____ Data to use
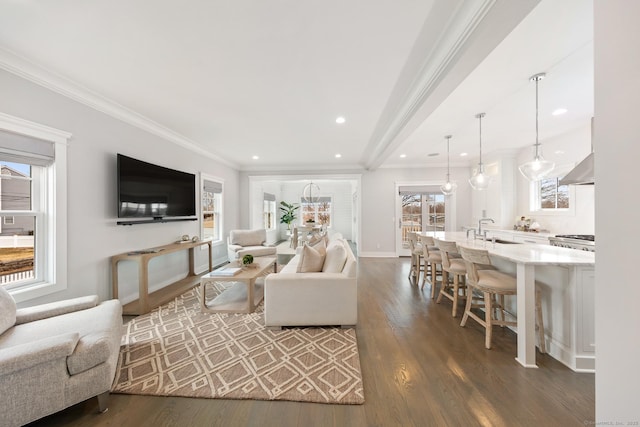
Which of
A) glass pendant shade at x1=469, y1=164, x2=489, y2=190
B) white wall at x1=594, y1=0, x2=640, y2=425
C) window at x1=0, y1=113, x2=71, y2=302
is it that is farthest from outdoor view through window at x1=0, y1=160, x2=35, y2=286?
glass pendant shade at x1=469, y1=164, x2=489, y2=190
________
____ Data to use
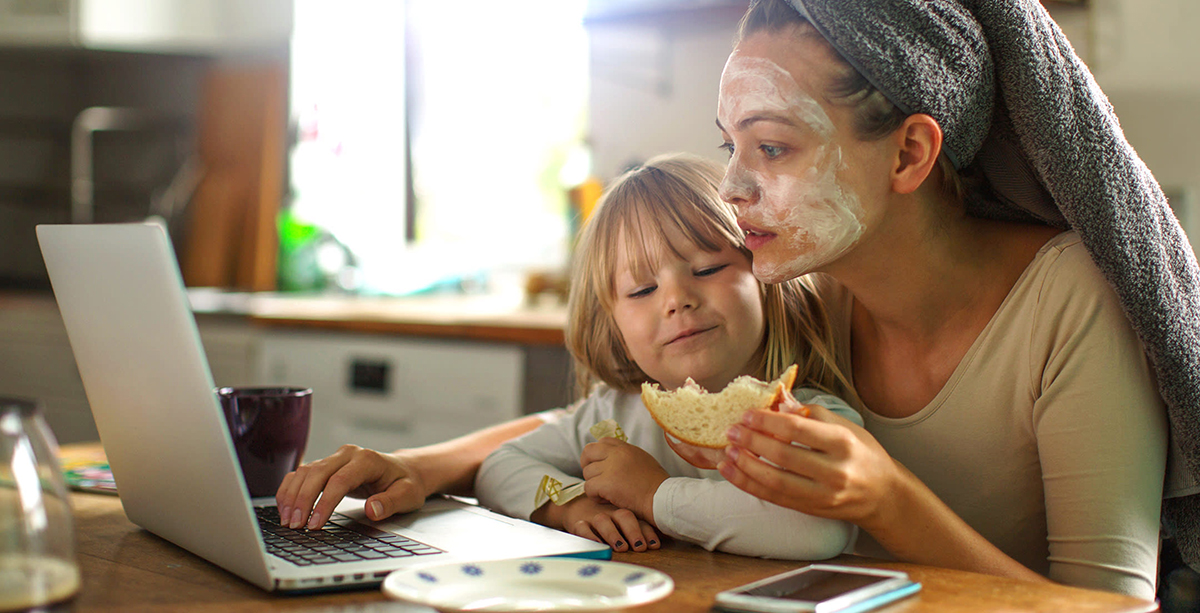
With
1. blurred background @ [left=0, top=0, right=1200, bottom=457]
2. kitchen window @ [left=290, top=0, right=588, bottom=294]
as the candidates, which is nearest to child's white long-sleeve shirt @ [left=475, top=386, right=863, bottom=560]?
________
____ Data to use
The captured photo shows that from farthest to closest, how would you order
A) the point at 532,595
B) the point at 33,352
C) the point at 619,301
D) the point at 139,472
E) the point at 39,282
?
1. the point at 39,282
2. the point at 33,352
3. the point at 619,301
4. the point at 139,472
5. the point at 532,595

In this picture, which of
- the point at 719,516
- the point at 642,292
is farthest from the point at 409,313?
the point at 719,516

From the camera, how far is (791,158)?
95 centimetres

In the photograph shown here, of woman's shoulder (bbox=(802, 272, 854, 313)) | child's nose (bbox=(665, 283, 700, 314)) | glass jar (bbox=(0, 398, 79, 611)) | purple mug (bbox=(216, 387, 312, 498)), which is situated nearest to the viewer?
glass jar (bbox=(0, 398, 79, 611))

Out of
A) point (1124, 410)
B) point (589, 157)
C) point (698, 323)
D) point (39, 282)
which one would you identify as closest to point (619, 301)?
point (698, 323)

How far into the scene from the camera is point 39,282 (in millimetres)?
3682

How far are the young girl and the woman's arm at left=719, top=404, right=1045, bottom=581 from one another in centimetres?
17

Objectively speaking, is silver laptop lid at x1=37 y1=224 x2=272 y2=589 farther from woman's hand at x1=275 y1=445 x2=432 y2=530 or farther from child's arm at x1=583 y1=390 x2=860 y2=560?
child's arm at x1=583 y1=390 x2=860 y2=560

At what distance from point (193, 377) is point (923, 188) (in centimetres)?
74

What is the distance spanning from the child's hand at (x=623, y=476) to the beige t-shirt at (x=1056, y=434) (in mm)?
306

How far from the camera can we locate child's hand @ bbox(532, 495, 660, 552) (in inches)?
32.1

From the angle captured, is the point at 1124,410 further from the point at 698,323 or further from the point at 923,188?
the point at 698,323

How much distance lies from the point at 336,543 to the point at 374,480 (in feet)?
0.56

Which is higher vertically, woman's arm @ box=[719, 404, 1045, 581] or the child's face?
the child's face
________
- [Your task]: Present as a numbered list the part that opens with the line containing "The captured photo" and closes with the line containing "4. the point at 139,472", leaving out any blank lines.

- [Written response]:
1. The captured photo shows that from farthest to closest, how would you order
2. A) the point at 532,595
3. B) the point at 33,352
4. C) the point at 619,301
5. D) the point at 139,472
6. E) the point at 39,282
7. ?
8. 1. the point at 39,282
9. 2. the point at 33,352
10. 3. the point at 619,301
11. 4. the point at 139,472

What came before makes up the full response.